3. RI et représentation mentale 74 

Dans le cas de documents techniques, « une mauvaise interprétation du contenu peut avoir des conséquences matérielles et humaines désastreuses » (Caro & Bétrancourt, 2001, p.4). De plus, la représentation mentale que se fait le lecteur de ce qui est dit par le document est fortement influencée par les dispositifs de présentation des informations. Cette représentation mentale, appelée modèle mental (MM) par Johnson-Laird (1983) se construit à partir tout d’abord du déchiffrage linguistique du texte puis de l’interprétation du sens littéral (Caro & Bétrancourt, 2001).

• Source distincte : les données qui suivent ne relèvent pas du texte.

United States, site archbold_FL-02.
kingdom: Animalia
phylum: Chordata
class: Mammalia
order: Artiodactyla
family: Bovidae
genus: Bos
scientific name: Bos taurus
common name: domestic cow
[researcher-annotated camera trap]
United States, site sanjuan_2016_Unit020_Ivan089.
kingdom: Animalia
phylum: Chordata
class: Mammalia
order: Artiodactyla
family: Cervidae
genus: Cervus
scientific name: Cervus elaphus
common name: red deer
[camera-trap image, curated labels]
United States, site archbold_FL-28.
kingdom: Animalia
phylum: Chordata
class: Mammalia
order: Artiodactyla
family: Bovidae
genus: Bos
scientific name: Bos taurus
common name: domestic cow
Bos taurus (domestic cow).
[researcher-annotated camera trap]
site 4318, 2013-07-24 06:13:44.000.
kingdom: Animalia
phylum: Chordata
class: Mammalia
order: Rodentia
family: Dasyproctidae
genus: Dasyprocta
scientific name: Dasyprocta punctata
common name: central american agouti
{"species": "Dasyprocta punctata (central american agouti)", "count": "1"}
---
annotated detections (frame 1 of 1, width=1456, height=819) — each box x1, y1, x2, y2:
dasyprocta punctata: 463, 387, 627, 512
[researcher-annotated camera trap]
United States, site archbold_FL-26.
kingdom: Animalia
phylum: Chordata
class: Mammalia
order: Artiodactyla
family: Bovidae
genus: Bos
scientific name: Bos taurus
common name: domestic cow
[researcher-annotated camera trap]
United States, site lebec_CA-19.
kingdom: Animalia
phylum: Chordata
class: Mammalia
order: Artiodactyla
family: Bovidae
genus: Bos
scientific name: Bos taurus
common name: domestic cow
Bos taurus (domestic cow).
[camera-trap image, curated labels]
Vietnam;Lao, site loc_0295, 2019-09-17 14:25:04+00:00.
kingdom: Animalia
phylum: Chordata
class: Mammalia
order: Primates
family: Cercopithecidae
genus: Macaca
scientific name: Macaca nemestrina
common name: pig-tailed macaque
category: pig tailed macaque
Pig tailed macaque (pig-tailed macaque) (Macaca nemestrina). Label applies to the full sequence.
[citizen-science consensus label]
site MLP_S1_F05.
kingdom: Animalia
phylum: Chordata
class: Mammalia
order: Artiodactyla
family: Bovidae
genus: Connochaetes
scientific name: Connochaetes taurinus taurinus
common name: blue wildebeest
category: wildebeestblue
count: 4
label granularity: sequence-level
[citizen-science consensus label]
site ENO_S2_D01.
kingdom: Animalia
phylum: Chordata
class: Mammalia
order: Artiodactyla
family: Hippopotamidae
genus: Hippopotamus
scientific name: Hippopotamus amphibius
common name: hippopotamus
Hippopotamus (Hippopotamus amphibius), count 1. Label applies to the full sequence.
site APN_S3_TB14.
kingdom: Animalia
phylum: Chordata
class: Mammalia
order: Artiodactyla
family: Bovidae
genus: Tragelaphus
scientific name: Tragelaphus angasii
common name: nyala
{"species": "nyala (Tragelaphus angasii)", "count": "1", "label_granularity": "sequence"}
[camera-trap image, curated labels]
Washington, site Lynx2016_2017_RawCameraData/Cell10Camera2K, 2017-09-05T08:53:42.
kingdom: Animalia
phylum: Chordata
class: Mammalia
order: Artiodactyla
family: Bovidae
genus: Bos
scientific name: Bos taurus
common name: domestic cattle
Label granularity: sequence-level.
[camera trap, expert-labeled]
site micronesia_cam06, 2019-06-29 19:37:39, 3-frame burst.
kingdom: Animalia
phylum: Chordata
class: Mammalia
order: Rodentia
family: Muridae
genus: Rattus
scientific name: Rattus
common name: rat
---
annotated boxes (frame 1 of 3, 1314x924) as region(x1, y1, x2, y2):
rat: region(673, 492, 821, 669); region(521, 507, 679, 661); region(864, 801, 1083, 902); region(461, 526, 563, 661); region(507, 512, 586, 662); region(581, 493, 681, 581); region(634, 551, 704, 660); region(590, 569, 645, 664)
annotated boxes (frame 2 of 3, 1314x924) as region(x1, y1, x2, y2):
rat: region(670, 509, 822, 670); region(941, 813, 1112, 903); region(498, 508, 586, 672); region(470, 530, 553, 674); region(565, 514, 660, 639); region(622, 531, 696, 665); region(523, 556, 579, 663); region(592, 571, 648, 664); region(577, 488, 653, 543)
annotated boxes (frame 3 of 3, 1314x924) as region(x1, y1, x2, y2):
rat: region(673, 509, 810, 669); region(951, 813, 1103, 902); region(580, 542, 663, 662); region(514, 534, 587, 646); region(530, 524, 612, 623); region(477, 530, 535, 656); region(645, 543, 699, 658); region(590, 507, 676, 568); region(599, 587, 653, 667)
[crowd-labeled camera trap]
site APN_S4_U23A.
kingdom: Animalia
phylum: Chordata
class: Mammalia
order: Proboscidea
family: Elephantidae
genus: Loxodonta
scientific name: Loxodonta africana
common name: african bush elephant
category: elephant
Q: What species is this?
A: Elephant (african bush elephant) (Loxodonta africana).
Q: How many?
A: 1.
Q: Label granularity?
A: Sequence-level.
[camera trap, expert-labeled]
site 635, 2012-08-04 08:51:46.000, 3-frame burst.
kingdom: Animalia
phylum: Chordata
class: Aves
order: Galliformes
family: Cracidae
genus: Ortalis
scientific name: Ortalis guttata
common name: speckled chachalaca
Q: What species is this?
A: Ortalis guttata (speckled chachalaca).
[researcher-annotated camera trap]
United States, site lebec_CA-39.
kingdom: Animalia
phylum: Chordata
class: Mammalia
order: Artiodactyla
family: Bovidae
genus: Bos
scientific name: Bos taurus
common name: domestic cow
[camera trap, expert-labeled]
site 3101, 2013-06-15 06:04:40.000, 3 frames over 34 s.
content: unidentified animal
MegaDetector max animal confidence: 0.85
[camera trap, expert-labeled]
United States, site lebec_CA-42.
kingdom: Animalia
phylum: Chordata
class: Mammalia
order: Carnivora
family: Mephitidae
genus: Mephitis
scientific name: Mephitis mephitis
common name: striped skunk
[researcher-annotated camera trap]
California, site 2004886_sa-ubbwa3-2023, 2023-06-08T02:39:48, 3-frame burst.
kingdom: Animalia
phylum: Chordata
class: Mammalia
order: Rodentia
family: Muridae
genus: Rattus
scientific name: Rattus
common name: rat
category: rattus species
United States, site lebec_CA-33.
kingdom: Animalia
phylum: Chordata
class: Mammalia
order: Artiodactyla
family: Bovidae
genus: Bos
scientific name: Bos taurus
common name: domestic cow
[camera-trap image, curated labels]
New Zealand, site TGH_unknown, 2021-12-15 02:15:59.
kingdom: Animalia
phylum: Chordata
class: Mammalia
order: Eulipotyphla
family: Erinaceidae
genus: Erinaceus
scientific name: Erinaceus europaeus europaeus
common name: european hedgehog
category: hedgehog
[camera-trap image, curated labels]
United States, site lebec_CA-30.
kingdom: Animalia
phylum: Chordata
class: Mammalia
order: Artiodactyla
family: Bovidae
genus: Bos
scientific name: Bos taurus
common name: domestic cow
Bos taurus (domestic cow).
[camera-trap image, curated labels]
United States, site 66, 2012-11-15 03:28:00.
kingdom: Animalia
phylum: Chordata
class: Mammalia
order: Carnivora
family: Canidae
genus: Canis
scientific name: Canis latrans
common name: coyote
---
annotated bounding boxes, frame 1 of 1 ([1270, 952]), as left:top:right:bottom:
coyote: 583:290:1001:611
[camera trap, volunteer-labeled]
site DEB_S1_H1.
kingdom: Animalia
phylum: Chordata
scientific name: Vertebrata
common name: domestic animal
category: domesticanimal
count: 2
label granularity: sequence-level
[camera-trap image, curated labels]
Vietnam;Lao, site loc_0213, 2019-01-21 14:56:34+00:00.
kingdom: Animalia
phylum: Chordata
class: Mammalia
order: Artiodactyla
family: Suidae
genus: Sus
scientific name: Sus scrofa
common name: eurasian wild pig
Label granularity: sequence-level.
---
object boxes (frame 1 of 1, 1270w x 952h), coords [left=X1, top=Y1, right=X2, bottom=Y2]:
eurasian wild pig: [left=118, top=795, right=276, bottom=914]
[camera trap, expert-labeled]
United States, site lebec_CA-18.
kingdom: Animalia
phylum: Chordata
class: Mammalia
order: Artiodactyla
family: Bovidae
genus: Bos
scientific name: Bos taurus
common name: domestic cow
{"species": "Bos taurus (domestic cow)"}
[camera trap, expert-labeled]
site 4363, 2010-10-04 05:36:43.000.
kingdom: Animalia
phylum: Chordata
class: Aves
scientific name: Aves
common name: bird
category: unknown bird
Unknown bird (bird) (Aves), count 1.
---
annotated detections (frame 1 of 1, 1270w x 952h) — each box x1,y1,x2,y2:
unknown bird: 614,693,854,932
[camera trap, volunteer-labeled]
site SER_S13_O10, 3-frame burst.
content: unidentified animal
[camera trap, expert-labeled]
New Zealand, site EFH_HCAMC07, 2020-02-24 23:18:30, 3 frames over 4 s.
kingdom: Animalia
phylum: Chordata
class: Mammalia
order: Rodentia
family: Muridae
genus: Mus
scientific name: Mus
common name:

Figure 16 - La construction du modèle mental

Ce schéma de la construction du MM s’apparente au modèle de la compréhension du document procédural que nous traiterons plus tard dans ce document.

Après la définition du MM dans la section suivante, nous aborderons ses fonctions et son utilisation.

3.1. Définitions du modèle mental

Le terme « modèle mental » a été mentionné pour la première fois par Craik (1943). Actuellement, plusieurs définitions du MM existent dans la littérature. Deux idées générales peuvent être dégagées de celle-ci : le MM comme anticipation et le MM comme représentation.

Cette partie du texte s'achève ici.